Ngambi brings to her new post a leadership philosophy she calls RARE: responsible, accountable, relevant and ethical leadership. The RARE model is premised on the following four values:

  • "Responsible behavior of leaders, employees and citizens towards one other and all stakeholders, not at the expense of others but in mind of the future state of the institution, nation and the continent at large."
  • "Accountability to each other and the other stakeholders, taking ownership of decisions and avoiding the blame game and scapegoating and making excuses for toxic behavior instead of owning up to the consequences of choices and decisions."
  • "Relevant engagement in a value-adding way towards one another and all stakeholders, and being of service to the community."
  • "Ethical behavior that advocates honesty, integrity, openness and trust."

Ngambi argues that the framework is particularly relevant in Africa, which is resource-rich but remains poor. "It is my view that without leaders and managers who exhibit RARE character, we will remain poor despite our wealth," she says.

At UNISA, Ngambi introduced a required course on "Sustainability and Greed" for all students in the College of Economic and Management Sciences. She hopes to either obtain permission to teach the course at Mulungushi or to create something similar there. "At the end of the day, you want to have a graduate who thinks about the consequences of their actions," she says.

Mulungushi, which enrolls 3,500 students in online and residential programs, became one of three public universities in Zambia in 2008. (It was a college before.) The most recent United Nations Development Program Report for Zambia, from 2011, describes large challenges confronting the education system, including a startling lack of capacity in the higher education sector. While the estimated number of young people who could potentially participate in tertiary education exceeds one million, Zambia’s higher education institutions only take in about 5,000 students per year.

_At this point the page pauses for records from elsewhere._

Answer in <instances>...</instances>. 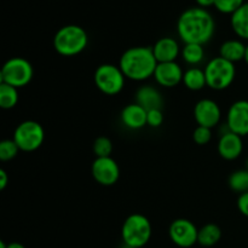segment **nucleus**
<instances>
[{
    "instance_id": "obj_1",
    "label": "nucleus",
    "mask_w": 248,
    "mask_h": 248,
    "mask_svg": "<svg viewBox=\"0 0 248 248\" xmlns=\"http://www.w3.org/2000/svg\"><path fill=\"white\" fill-rule=\"evenodd\" d=\"M216 22L212 15L202 7H190L182 12L177 22V33L184 44L203 45L212 40Z\"/></svg>"
},
{
    "instance_id": "obj_2",
    "label": "nucleus",
    "mask_w": 248,
    "mask_h": 248,
    "mask_svg": "<svg viewBox=\"0 0 248 248\" xmlns=\"http://www.w3.org/2000/svg\"><path fill=\"white\" fill-rule=\"evenodd\" d=\"M119 67L126 79L142 82L154 77L157 61L153 53V48L148 46L130 47L121 55Z\"/></svg>"
},
{
    "instance_id": "obj_3",
    "label": "nucleus",
    "mask_w": 248,
    "mask_h": 248,
    "mask_svg": "<svg viewBox=\"0 0 248 248\" xmlns=\"http://www.w3.org/2000/svg\"><path fill=\"white\" fill-rule=\"evenodd\" d=\"M89 45V35L82 27L68 24L56 31L53 36V48L63 57L78 56Z\"/></svg>"
},
{
    "instance_id": "obj_4",
    "label": "nucleus",
    "mask_w": 248,
    "mask_h": 248,
    "mask_svg": "<svg viewBox=\"0 0 248 248\" xmlns=\"http://www.w3.org/2000/svg\"><path fill=\"white\" fill-rule=\"evenodd\" d=\"M152 237L150 220L140 213L130 215L121 227V239L124 245L131 248H142Z\"/></svg>"
},
{
    "instance_id": "obj_5",
    "label": "nucleus",
    "mask_w": 248,
    "mask_h": 248,
    "mask_svg": "<svg viewBox=\"0 0 248 248\" xmlns=\"http://www.w3.org/2000/svg\"><path fill=\"white\" fill-rule=\"evenodd\" d=\"M207 87L215 91H223L232 85L236 78L235 63L224 60L220 56L213 57L206 63L205 68Z\"/></svg>"
},
{
    "instance_id": "obj_6",
    "label": "nucleus",
    "mask_w": 248,
    "mask_h": 248,
    "mask_svg": "<svg viewBox=\"0 0 248 248\" xmlns=\"http://www.w3.org/2000/svg\"><path fill=\"white\" fill-rule=\"evenodd\" d=\"M34 69L31 63L23 57H12L7 60L1 67L0 82L22 89L31 81Z\"/></svg>"
},
{
    "instance_id": "obj_7",
    "label": "nucleus",
    "mask_w": 248,
    "mask_h": 248,
    "mask_svg": "<svg viewBox=\"0 0 248 248\" xmlns=\"http://www.w3.org/2000/svg\"><path fill=\"white\" fill-rule=\"evenodd\" d=\"M93 80L94 85L102 93L107 96H116L124 90L127 79L119 65L104 63L97 67Z\"/></svg>"
},
{
    "instance_id": "obj_8",
    "label": "nucleus",
    "mask_w": 248,
    "mask_h": 248,
    "mask_svg": "<svg viewBox=\"0 0 248 248\" xmlns=\"http://www.w3.org/2000/svg\"><path fill=\"white\" fill-rule=\"evenodd\" d=\"M12 140H15L21 152H35L43 145L44 140H45V131L38 121H22L15 128Z\"/></svg>"
},
{
    "instance_id": "obj_9",
    "label": "nucleus",
    "mask_w": 248,
    "mask_h": 248,
    "mask_svg": "<svg viewBox=\"0 0 248 248\" xmlns=\"http://www.w3.org/2000/svg\"><path fill=\"white\" fill-rule=\"evenodd\" d=\"M171 241L181 248H190L198 244L199 229L191 220L178 218L171 223L169 228Z\"/></svg>"
},
{
    "instance_id": "obj_10",
    "label": "nucleus",
    "mask_w": 248,
    "mask_h": 248,
    "mask_svg": "<svg viewBox=\"0 0 248 248\" xmlns=\"http://www.w3.org/2000/svg\"><path fill=\"white\" fill-rule=\"evenodd\" d=\"M91 174L98 184L110 186L120 178V167L111 156L96 157L92 162Z\"/></svg>"
},
{
    "instance_id": "obj_11",
    "label": "nucleus",
    "mask_w": 248,
    "mask_h": 248,
    "mask_svg": "<svg viewBox=\"0 0 248 248\" xmlns=\"http://www.w3.org/2000/svg\"><path fill=\"white\" fill-rule=\"evenodd\" d=\"M194 119L198 126L215 128L222 120V109L213 99L202 98L194 107Z\"/></svg>"
},
{
    "instance_id": "obj_12",
    "label": "nucleus",
    "mask_w": 248,
    "mask_h": 248,
    "mask_svg": "<svg viewBox=\"0 0 248 248\" xmlns=\"http://www.w3.org/2000/svg\"><path fill=\"white\" fill-rule=\"evenodd\" d=\"M225 125L229 131L241 137L248 136V101L240 99L229 107L225 116Z\"/></svg>"
},
{
    "instance_id": "obj_13",
    "label": "nucleus",
    "mask_w": 248,
    "mask_h": 248,
    "mask_svg": "<svg viewBox=\"0 0 248 248\" xmlns=\"http://www.w3.org/2000/svg\"><path fill=\"white\" fill-rule=\"evenodd\" d=\"M183 68L176 61V62L157 63L153 78L159 86L165 87V89H172V87L178 86L183 81Z\"/></svg>"
},
{
    "instance_id": "obj_14",
    "label": "nucleus",
    "mask_w": 248,
    "mask_h": 248,
    "mask_svg": "<svg viewBox=\"0 0 248 248\" xmlns=\"http://www.w3.org/2000/svg\"><path fill=\"white\" fill-rule=\"evenodd\" d=\"M217 152L219 156L227 160V161L236 160L244 152V140H242V137L236 135V133L232 132V131L224 133V135H220L217 144Z\"/></svg>"
},
{
    "instance_id": "obj_15",
    "label": "nucleus",
    "mask_w": 248,
    "mask_h": 248,
    "mask_svg": "<svg viewBox=\"0 0 248 248\" xmlns=\"http://www.w3.org/2000/svg\"><path fill=\"white\" fill-rule=\"evenodd\" d=\"M152 48L157 63L176 62L182 52L178 41L171 36H165V38L159 39Z\"/></svg>"
},
{
    "instance_id": "obj_16",
    "label": "nucleus",
    "mask_w": 248,
    "mask_h": 248,
    "mask_svg": "<svg viewBox=\"0 0 248 248\" xmlns=\"http://www.w3.org/2000/svg\"><path fill=\"white\" fill-rule=\"evenodd\" d=\"M148 111L140 104L130 103L121 110L120 119L126 128L132 131L142 130L147 126Z\"/></svg>"
},
{
    "instance_id": "obj_17",
    "label": "nucleus",
    "mask_w": 248,
    "mask_h": 248,
    "mask_svg": "<svg viewBox=\"0 0 248 248\" xmlns=\"http://www.w3.org/2000/svg\"><path fill=\"white\" fill-rule=\"evenodd\" d=\"M135 101L147 111L153 110V109H162L164 107V98H162L161 92L153 85L140 86L136 91Z\"/></svg>"
},
{
    "instance_id": "obj_18",
    "label": "nucleus",
    "mask_w": 248,
    "mask_h": 248,
    "mask_svg": "<svg viewBox=\"0 0 248 248\" xmlns=\"http://www.w3.org/2000/svg\"><path fill=\"white\" fill-rule=\"evenodd\" d=\"M246 47L241 39H230L224 41L219 47V56L229 62L236 63L245 60Z\"/></svg>"
},
{
    "instance_id": "obj_19",
    "label": "nucleus",
    "mask_w": 248,
    "mask_h": 248,
    "mask_svg": "<svg viewBox=\"0 0 248 248\" xmlns=\"http://www.w3.org/2000/svg\"><path fill=\"white\" fill-rule=\"evenodd\" d=\"M182 84L190 91H201L207 86L205 70L200 67H190L184 70Z\"/></svg>"
},
{
    "instance_id": "obj_20",
    "label": "nucleus",
    "mask_w": 248,
    "mask_h": 248,
    "mask_svg": "<svg viewBox=\"0 0 248 248\" xmlns=\"http://www.w3.org/2000/svg\"><path fill=\"white\" fill-rule=\"evenodd\" d=\"M232 28L241 40H248V2L232 15Z\"/></svg>"
},
{
    "instance_id": "obj_21",
    "label": "nucleus",
    "mask_w": 248,
    "mask_h": 248,
    "mask_svg": "<svg viewBox=\"0 0 248 248\" xmlns=\"http://www.w3.org/2000/svg\"><path fill=\"white\" fill-rule=\"evenodd\" d=\"M222 239V230L215 223H208L199 229L198 244L202 247H212Z\"/></svg>"
},
{
    "instance_id": "obj_22",
    "label": "nucleus",
    "mask_w": 248,
    "mask_h": 248,
    "mask_svg": "<svg viewBox=\"0 0 248 248\" xmlns=\"http://www.w3.org/2000/svg\"><path fill=\"white\" fill-rule=\"evenodd\" d=\"M184 62L190 67H198L205 61V47L199 44H184L181 52Z\"/></svg>"
},
{
    "instance_id": "obj_23",
    "label": "nucleus",
    "mask_w": 248,
    "mask_h": 248,
    "mask_svg": "<svg viewBox=\"0 0 248 248\" xmlns=\"http://www.w3.org/2000/svg\"><path fill=\"white\" fill-rule=\"evenodd\" d=\"M19 101L18 89L0 82V108L5 110L15 108Z\"/></svg>"
},
{
    "instance_id": "obj_24",
    "label": "nucleus",
    "mask_w": 248,
    "mask_h": 248,
    "mask_svg": "<svg viewBox=\"0 0 248 248\" xmlns=\"http://www.w3.org/2000/svg\"><path fill=\"white\" fill-rule=\"evenodd\" d=\"M229 186L235 193H246L248 191V170L242 169L232 172L229 177Z\"/></svg>"
},
{
    "instance_id": "obj_25",
    "label": "nucleus",
    "mask_w": 248,
    "mask_h": 248,
    "mask_svg": "<svg viewBox=\"0 0 248 248\" xmlns=\"http://www.w3.org/2000/svg\"><path fill=\"white\" fill-rule=\"evenodd\" d=\"M93 153L96 157H108L113 153V143L106 136L96 138L93 142Z\"/></svg>"
},
{
    "instance_id": "obj_26",
    "label": "nucleus",
    "mask_w": 248,
    "mask_h": 248,
    "mask_svg": "<svg viewBox=\"0 0 248 248\" xmlns=\"http://www.w3.org/2000/svg\"><path fill=\"white\" fill-rule=\"evenodd\" d=\"M18 152L21 150L14 140H4L0 142V160L1 161H11L17 156Z\"/></svg>"
},
{
    "instance_id": "obj_27",
    "label": "nucleus",
    "mask_w": 248,
    "mask_h": 248,
    "mask_svg": "<svg viewBox=\"0 0 248 248\" xmlns=\"http://www.w3.org/2000/svg\"><path fill=\"white\" fill-rule=\"evenodd\" d=\"M244 4V0H216L215 7L222 14L232 15Z\"/></svg>"
},
{
    "instance_id": "obj_28",
    "label": "nucleus",
    "mask_w": 248,
    "mask_h": 248,
    "mask_svg": "<svg viewBox=\"0 0 248 248\" xmlns=\"http://www.w3.org/2000/svg\"><path fill=\"white\" fill-rule=\"evenodd\" d=\"M212 128L203 127V126H198L193 132V140L196 144L206 145L212 140Z\"/></svg>"
},
{
    "instance_id": "obj_29",
    "label": "nucleus",
    "mask_w": 248,
    "mask_h": 248,
    "mask_svg": "<svg viewBox=\"0 0 248 248\" xmlns=\"http://www.w3.org/2000/svg\"><path fill=\"white\" fill-rule=\"evenodd\" d=\"M165 116L162 113V109H153V110H148L147 115V126L152 128H159L161 127L164 124Z\"/></svg>"
},
{
    "instance_id": "obj_30",
    "label": "nucleus",
    "mask_w": 248,
    "mask_h": 248,
    "mask_svg": "<svg viewBox=\"0 0 248 248\" xmlns=\"http://www.w3.org/2000/svg\"><path fill=\"white\" fill-rule=\"evenodd\" d=\"M237 208L241 212V215L248 217V191L239 195V198H237Z\"/></svg>"
},
{
    "instance_id": "obj_31",
    "label": "nucleus",
    "mask_w": 248,
    "mask_h": 248,
    "mask_svg": "<svg viewBox=\"0 0 248 248\" xmlns=\"http://www.w3.org/2000/svg\"><path fill=\"white\" fill-rule=\"evenodd\" d=\"M9 184V174L4 169L0 170V190H5Z\"/></svg>"
},
{
    "instance_id": "obj_32",
    "label": "nucleus",
    "mask_w": 248,
    "mask_h": 248,
    "mask_svg": "<svg viewBox=\"0 0 248 248\" xmlns=\"http://www.w3.org/2000/svg\"><path fill=\"white\" fill-rule=\"evenodd\" d=\"M216 0H196L199 7H202V9H206V7L215 6Z\"/></svg>"
},
{
    "instance_id": "obj_33",
    "label": "nucleus",
    "mask_w": 248,
    "mask_h": 248,
    "mask_svg": "<svg viewBox=\"0 0 248 248\" xmlns=\"http://www.w3.org/2000/svg\"><path fill=\"white\" fill-rule=\"evenodd\" d=\"M7 248H26V247H24L22 244H19V242H10V244H7Z\"/></svg>"
},
{
    "instance_id": "obj_34",
    "label": "nucleus",
    "mask_w": 248,
    "mask_h": 248,
    "mask_svg": "<svg viewBox=\"0 0 248 248\" xmlns=\"http://www.w3.org/2000/svg\"><path fill=\"white\" fill-rule=\"evenodd\" d=\"M245 62H246V64L248 65V45H247V47H246V55H245Z\"/></svg>"
},
{
    "instance_id": "obj_35",
    "label": "nucleus",
    "mask_w": 248,
    "mask_h": 248,
    "mask_svg": "<svg viewBox=\"0 0 248 248\" xmlns=\"http://www.w3.org/2000/svg\"><path fill=\"white\" fill-rule=\"evenodd\" d=\"M0 248H7V244L5 241H0Z\"/></svg>"
},
{
    "instance_id": "obj_36",
    "label": "nucleus",
    "mask_w": 248,
    "mask_h": 248,
    "mask_svg": "<svg viewBox=\"0 0 248 248\" xmlns=\"http://www.w3.org/2000/svg\"><path fill=\"white\" fill-rule=\"evenodd\" d=\"M246 169L248 170V160H247V161H246Z\"/></svg>"
}]
</instances>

The report also notes that the quality of higher education suffers from a shortage of skilled professionals.

Ngambi cites the skills shortage as one of her greatest challenges – that, and her mandate from the Ministry of Education to bring the university to financial self-sufficiency. Mulungushi's students pay fees: about $4,500 per year for residential students (a figure that includes tuition, room, and board), and $1,400 per year for distance education students. Ngambi also expects to be active in fund-raising. She concedes that this will be a challenge in Zambia, which lacks a tradition of private giving to higher education, but says she will be drawing on what she's learned from U.S. higher education in this regard.

Before coming to Mulungushi, Ngambi spent 18 years in faculty and administrative positions at UNISA, and previously lectured at the Universities of Botswana and Zambia. She holds a doctorate in business leadership from UNISA, as well as master’s degrees from Ball State and the University of South Florida. In 2008-9 she completed a fellowship in university leadership with the American Council on Education, shadowing M. Lee Pelton, then the president of Willamette University, in Oregon. (Pelton has since moved on to the presidency at Emerson College, in Boston.)

"She has a distinct leadership quality about her," Sharon A. McDade, the director of the ACE Fellows program, says of Ngambi.  “She has a demeanor that makes you realize that she really sees the big picture, and she has a way of communicating her passion about the big picture and the values of higher education.”

“I think that she could be president or chancellor at any college or university in any country,” adds Pelton. “I could only say that about a few people.”